D-8の在留期間延長申請はいつからいつまでか
4か月前から受付が始まります
在留期間延長許可の申請は、出入国管理法第25条にもとづく手続きです。
実務上、満了日の4か月前から申請の窓口が開きます。
ここで多くの方が見落とすのが、「満了日当日までに出せばいい」という発想です。
満了日ぎりぎりに受け付けてもらうと、補正を求められたときに対応する時間が残りません。
たいていはこの段階でスケジュールが崩れます。
実務のポイント: 満了3か月前に書類の状態を一度点検し、2か月前に受付を済ませる流れがもっとも安全です。
まずは訪問予約から
管轄の出入国・外国人庁への訪問は、ハイコリアによる事前予約制で運用されています。
ソウル・首都圏の庁では、予約そのものが数週間先まで埋まっている時期があります。
つまり満了1か月前に書類をすべて揃えても、予約が取れなければそのまま期限を越えてしまいます。
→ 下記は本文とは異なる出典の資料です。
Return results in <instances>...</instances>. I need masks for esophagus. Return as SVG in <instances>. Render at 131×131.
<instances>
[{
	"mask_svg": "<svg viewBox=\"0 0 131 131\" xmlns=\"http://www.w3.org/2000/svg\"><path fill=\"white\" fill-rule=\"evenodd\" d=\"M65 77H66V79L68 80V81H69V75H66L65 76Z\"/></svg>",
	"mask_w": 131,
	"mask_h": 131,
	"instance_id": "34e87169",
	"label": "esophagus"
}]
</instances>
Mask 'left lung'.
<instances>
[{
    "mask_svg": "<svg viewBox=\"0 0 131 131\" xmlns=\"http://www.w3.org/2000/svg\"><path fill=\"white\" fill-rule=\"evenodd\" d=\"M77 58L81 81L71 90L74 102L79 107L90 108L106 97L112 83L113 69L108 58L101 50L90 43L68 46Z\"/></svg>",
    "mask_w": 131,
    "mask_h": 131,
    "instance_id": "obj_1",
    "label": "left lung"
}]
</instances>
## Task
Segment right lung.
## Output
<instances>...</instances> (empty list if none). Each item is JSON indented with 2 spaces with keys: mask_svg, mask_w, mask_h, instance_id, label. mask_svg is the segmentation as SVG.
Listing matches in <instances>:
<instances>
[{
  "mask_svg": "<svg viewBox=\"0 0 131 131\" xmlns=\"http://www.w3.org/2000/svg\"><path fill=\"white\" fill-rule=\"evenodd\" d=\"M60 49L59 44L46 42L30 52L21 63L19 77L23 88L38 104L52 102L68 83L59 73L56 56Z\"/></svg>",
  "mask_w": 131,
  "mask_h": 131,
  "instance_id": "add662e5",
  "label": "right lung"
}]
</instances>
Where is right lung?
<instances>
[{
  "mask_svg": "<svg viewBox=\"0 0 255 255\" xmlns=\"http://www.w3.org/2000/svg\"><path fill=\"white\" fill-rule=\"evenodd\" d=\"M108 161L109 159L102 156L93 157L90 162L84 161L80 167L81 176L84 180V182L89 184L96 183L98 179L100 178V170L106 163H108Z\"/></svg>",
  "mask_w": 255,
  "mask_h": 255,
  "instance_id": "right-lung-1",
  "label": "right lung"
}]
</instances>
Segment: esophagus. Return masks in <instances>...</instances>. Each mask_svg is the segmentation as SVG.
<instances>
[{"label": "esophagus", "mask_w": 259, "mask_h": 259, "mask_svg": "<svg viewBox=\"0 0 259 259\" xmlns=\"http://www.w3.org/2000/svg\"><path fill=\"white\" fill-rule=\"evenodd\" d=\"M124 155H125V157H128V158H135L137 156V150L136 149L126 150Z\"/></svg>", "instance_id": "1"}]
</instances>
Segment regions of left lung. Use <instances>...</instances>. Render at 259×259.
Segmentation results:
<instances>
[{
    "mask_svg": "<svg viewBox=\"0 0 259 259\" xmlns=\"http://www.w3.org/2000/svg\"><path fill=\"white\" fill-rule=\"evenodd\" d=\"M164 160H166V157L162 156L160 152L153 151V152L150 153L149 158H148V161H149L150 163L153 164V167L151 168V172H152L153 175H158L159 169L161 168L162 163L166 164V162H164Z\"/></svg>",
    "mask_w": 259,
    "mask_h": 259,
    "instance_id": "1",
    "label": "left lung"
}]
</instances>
予約の混雑状況は庁ごとに大きく異なるため、もっとも早く予約が取れる管轄を探してお手続きを進めます。
| 区分 | 時期 | 備考 |
|---|---|---|
| 申請開始 | 在留期間満了の4か月前 | それ以前は受付不可 |
| 推奨する受付時期 | 満了の2〜3か月前 | 補正対応の時間を確保 |
| 最終期限 | 在留期間の満了日 | 経過すると反則金の対象 |
| 処理期間 | 庁により異なる | 管轄機関への確認が必要です |
D-8ビザ更新書類、実際に求められるもの
申請人本人の書類
基本となるのは、統合申請書(出入国管理法施行規則 別紙第34号様式)、パスポート、外国人登録証、規格サイズの写真、手数料です。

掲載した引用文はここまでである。